- _YOUR GOAL_: Return every one of the items below word for word, changing nothing.

- _RECORDED DATA_:
::::::::

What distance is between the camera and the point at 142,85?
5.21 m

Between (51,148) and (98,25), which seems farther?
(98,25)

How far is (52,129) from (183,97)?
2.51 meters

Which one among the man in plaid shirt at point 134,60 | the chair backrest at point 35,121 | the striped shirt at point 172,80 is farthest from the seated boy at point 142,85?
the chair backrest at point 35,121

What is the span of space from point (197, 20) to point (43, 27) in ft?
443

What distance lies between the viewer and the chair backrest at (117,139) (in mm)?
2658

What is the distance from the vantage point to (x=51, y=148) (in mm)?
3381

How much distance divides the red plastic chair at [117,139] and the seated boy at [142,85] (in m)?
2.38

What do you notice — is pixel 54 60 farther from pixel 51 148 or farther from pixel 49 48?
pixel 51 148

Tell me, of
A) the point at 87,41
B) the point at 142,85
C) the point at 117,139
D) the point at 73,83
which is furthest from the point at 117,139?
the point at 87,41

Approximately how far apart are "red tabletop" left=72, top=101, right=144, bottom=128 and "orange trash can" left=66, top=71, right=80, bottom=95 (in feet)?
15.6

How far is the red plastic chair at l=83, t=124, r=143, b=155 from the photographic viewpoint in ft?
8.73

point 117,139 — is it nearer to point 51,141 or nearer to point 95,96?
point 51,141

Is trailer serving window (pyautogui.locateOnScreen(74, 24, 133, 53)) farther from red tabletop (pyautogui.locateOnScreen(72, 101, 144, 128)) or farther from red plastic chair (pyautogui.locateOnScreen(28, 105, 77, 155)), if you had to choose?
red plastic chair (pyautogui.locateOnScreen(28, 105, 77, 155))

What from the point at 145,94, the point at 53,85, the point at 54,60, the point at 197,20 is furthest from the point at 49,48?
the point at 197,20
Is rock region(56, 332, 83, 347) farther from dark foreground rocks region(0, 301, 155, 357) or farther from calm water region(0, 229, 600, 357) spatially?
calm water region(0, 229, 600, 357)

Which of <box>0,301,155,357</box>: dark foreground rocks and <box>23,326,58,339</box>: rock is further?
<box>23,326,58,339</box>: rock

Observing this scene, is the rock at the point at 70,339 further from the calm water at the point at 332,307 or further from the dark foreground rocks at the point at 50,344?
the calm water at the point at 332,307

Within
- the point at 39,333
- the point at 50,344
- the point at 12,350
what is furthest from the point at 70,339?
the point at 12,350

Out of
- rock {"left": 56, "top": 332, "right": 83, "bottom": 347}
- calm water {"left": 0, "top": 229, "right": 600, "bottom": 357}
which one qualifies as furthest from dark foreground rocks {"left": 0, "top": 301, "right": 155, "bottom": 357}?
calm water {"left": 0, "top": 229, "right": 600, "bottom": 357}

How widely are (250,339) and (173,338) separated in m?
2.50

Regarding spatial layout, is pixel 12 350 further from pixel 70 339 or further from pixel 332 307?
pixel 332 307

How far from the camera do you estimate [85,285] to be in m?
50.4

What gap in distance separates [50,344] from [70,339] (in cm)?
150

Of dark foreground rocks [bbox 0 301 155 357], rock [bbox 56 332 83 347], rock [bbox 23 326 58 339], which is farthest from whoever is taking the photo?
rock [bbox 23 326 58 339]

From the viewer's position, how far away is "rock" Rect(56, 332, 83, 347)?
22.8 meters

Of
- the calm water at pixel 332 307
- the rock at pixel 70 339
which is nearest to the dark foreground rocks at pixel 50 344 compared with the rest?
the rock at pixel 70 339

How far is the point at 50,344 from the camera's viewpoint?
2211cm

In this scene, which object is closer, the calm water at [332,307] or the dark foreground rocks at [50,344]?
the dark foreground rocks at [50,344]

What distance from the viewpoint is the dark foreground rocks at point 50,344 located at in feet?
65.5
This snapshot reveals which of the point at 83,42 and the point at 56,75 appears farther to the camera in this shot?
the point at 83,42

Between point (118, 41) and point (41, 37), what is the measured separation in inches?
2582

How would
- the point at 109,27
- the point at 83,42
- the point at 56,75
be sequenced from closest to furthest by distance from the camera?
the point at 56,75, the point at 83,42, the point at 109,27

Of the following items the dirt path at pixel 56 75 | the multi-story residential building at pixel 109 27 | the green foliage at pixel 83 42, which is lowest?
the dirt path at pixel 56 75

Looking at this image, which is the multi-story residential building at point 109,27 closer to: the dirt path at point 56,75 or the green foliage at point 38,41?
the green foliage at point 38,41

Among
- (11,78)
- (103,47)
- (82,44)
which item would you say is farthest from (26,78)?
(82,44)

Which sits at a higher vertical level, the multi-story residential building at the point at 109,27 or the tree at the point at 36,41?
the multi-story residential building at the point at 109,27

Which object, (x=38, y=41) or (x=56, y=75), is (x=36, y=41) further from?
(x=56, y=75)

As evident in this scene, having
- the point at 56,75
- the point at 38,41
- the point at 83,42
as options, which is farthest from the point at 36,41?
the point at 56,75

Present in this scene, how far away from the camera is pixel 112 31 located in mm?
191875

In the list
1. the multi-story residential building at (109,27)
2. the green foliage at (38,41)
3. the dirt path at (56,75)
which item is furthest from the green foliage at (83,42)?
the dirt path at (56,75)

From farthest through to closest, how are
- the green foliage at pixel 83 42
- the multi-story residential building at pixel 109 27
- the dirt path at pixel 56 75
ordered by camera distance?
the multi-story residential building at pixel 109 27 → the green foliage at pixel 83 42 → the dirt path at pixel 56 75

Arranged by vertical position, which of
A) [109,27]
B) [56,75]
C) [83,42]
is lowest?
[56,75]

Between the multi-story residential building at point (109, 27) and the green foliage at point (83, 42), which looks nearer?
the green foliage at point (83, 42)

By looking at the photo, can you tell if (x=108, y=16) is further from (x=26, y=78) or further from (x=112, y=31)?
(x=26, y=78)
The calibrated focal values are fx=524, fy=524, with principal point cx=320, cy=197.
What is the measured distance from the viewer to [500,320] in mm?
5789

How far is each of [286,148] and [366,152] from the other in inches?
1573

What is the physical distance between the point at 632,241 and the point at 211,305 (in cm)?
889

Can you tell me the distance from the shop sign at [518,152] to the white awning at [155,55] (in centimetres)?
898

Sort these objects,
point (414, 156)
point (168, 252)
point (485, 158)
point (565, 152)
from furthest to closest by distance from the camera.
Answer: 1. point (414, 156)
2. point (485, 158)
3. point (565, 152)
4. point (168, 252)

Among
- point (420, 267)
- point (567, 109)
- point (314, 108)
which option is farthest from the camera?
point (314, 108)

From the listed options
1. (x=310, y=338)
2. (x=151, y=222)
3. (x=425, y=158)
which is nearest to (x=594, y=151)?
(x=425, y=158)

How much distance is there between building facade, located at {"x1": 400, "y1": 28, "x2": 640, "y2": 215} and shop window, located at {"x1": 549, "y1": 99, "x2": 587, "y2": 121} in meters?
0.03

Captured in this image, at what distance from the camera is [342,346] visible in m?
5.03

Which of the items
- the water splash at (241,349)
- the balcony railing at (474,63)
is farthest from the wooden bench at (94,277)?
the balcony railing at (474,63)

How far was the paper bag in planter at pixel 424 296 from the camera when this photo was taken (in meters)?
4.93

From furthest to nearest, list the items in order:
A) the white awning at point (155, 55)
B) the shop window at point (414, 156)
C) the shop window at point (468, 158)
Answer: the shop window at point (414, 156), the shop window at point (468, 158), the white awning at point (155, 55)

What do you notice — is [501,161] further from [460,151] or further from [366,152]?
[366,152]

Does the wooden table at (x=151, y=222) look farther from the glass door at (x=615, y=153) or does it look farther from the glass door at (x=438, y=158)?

::::::::

- _RESPONSE TO THE TASK_:
What distance is between the camera and the point at 142,85?
5.21 m

Between (51,148) and (98,25), which seems farther?
(98,25)

How far is (52,129) from (183,97)?
2.51 meters

Which one among the man in plaid shirt at point 134,60 | the chair backrest at point 35,121 | the striped shirt at point 172,80 is farthest from the seated boy at point 142,85?
the chair backrest at point 35,121

What is the span of space from point (197, 20) to point (43, 27) in ft?
443

What distance lies between the viewer and the chair backrest at (117,139) (in mm)?
2658

What is the distance from the vantage point to (x=51, y=148) (in mm)?
3381

How much distance divides the red plastic chair at [117,139] and the seated boy at [142,85] (in m)?
2.38

What do you notice — is pixel 54 60 farther from pixel 51 148 or farther from pixel 49 48?
pixel 51 148

Tell me, of
A) the point at 87,41
B) the point at 142,85
C) the point at 117,139
D) the point at 73,83
which is furthest from the point at 117,139?
the point at 87,41

Approximately how far apart are "red tabletop" left=72, top=101, right=144, bottom=128 and "orange trash can" left=66, top=71, right=80, bottom=95 (in feet)?
15.6

How far is the red plastic chair at l=83, t=124, r=143, b=155 from the photographic viewpoint in ft?
8.73

point 117,139 — is it nearer to point 51,141 or nearer to point 95,96?
point 51,141

Is trailer serving window (pyautogui.locateOnScreen(74, 24, 133, 53)) farther from red tabletop (pyautogui.locateOnScreen(72, 101, 144, 128)) or farther from red plastic chair (pyautogui.locateOnScreen(28, 105, 77, 155)), if you had to choose?
red plastic chair (pyautogui.locateOnScreen(28, 105, 77, 155))

What from the point at 145,94, the point at 53,85, the point at 54,60, the point at 197,20 is furthest from the point at 49,48?
the point at 197,20
Is rock region(56, 332, 83, 347) farther from dark foreground rocks region(0, 301, 155, 357) or farther from calm water region(0, 229, 600, 357) spatially?
calm water region(0, 229, 600, 357)

Which of <box>0,301,155,357</box>: dark foreground rocks and <box>23,326,58,339</box>: rock is further?
<box>23,326,58,339</box>: rock

Observing this scene, is the rock at the point at 70,339 further from the calm water at the point at 332,307 or further from the dark foreground rocks at the point at 50,344?
the calm water at the point at 332,307

Within
- the point at 39,333
- the point at 50,344
- the point at 12,350
what is furthest from the point at 70,339?
the point at 12,350

Out of
- rock {"left": 56, "top": 332, "right": 83, "bottom": 347}
- calm water {"left": 0, "top": 229, "right": 600, "bottom": 357}
which one qualifies as furthest from dark foreground rocks {"left": 0, "top": 301, "right": 155, "bottom": 357}?
calm water {"left": 0, "top": 229, "right": 600, "bottom": 357}

How widely are (250,339) and (173,338) separated in m?
2.50

Regarding spatial layout, is pixel 12 350 further from pixel 70 339 or further from pixel 332 307?
pixel 332 307

How far from the camera do you estimate [85,285] to be in m?
50.4

What gap in distance separates [50,344] from [70,339] (in cm)?
150

Of dark foreground rocks [bbox 0 301 155 357], rock [bbox 56 332 83 347], rock [bbox 23 326 58 339], which is farthest from whoever is taking the photo?
rock [bbox 23 326 58 339]

From the viewer's position, how far away is "rock" Rect(56, 332, 83, 347)?
22.8 meters

Of
- the calm water at pixel 332 307
- the rock at pixel 70 339
which is nearest to the dark foreground rocks at pixel 50 344 compared with the rest?
the rock at pixel 70 339

How far is the point at 50,344 from the camera's viewpoint?
2211cm

In this scene, which object is closer, the calm water at [332,307] or the dark foreground rocks at [50,344]?
the dark foreground rocks at [50,344]

What distance from the viewpoint is the dark foreground rocks at point 50,344 located at in feet?
65.5
This snapshot reveals which of the point at 83,42 and the point at 56,75 appears farther to the camera in this shot?
the point at 83,42

Between point (118, 41) and point (41, 37), what is the measured separation in inches?
2582

How would
- the point at 109,27
- the point at 83,42
- the point at 56,75
be sequenced from closest to furthest by distance from the camera?
the point at 56,75, the point at 83,42, the point at 109,27

Of the following items the dirt path at pixel 56 75 | the multi-story residential building at pixel 109 27 | the green foliage at pixel 83 42, which is lowest?
the dirt path at pixel 56 75

Looking at this image, which is the multi-story residential building at point 109,27 closer to: the dirt path at point 56,75 or the green foliage at point 38,41?
the green foliage at point 38,41

Among
- (11,78)
- (103,47)
- (82,44)
which item would you say is farthest from (26,78)?
(82,44)

Which sits at a higher vertical level, the multi-story residential building at the point at 109,27 or the tree at the point at 36,41?
the multi-story residential building at the point at 109,27

Which object, (x=38, y=41) or (x=56, y=75), is (x=36, y=41) further from?
(x=56, y=75)

As evident in this scene, having
- the point at 56,75
- the point at 38,41
- the point at 83,42
as options, which is farthest from the point at 36,41?
the point at 56,75

Present in this scene, how far away from the camera is pixel 112 31 located in mm?
191875

In the list
1. the multi-story residential building at (109,27)
2. the green foliage at (38,41)
3. the dirt path at (56,75)
which item is furthest from the green foliage at (83,42)?
the dirt path at (56,75)

From farthest through to closest, how are
- the green foliage at pixel 83 42
- the multi-story residential building at pixel 109 27
- the dirt path at pixel 56 75
ordered by camera distance?
the multi-story residential building at pixel 109 27 → the green foliage at pixel 83 42 → the dirt path at pixel 56 75

Arranged by vertical position, which of
A) [109,27]
B) [56,75]
C) [83,42]
is lowest?
[56,75]

Between the multi-story residential building at point (109, 27) and the green foliage at point (83, 42), which looks nearer?
the green foliage at point (83, 42)

By looking at the photo, can you tell if (x=108, y=16) is further from (x=26, y=78) or further from (x=112, y=31)?
(x=26, y=78)
The calibrated focal values are fx=524, fy=524, with principal point cx=320, cy=197.
What is the measured distance from the viewer to [500,320] in mm?
5789

How far is each of [286,148] and [366,152] from the other in inches?
1573

What is the physical distance between the point at 632,241 and the point at 211,305 (in cm)?
889

Can you tell me the distance from the shop sign at [518,152] to the white awning at [155,55] (in centimetres)?
898

Sort these objects,
point (414, 156)
point (168, 252)
point (485, 158)
point (565, 152)
from furthest to closest by distance from the camera.
Answer: 1. point (414, 156)
2. point (485, 158)
3. point (565, 152)
4. point (168, 252)

Among
- point (420, 267)
- point (567, 109)
- point (314, 108)
which option is farthest from the camera?
point (314, 108)

From the listed options
1. (x=310, y=338)
2. (x=151, y=222)
3. (x=425, y=158)
which is nearest to (x=594, y=151)?
(x=425, y=158)

How much distance is there between building facade, located at {"x1": 400, "y1": 28, "x2": 640, "y2": 215} and shop window, located at {"x1": 549, "y1": 99, "x2": 587, "y2": 121} in meters?
0.03

Captured in this image, at what distance from the camera is [342,346] visible in m?
5.03

Which of the items
- the water splash at (241,349)
- the balcony railing at (474,63)
is farthest from the wooden bench at (94,277)?
the balcony railing at (474,63)

How far was the paper bag in planter at pixel 424 296 from the camera when this photo was taken (in meters)?
4.93

From furthest to nearest, list the items in order:
A) the white awning at point (155, 55)
B) the shop window at point (414, 156)
C) the shop window at point (468, 158)
Answer: the shop window at point (414, 156), the shop window at point (468, 158), the white awning at point (155, 55)

What do you notice — is [501,161] further from [460,151] or further from [366,152]?
[366,152]

Does the wooden table at (x=151, y=222) look farther from the glass door at (x=615, y=153) or does it look farther from the glass door at (x=438, y=158)?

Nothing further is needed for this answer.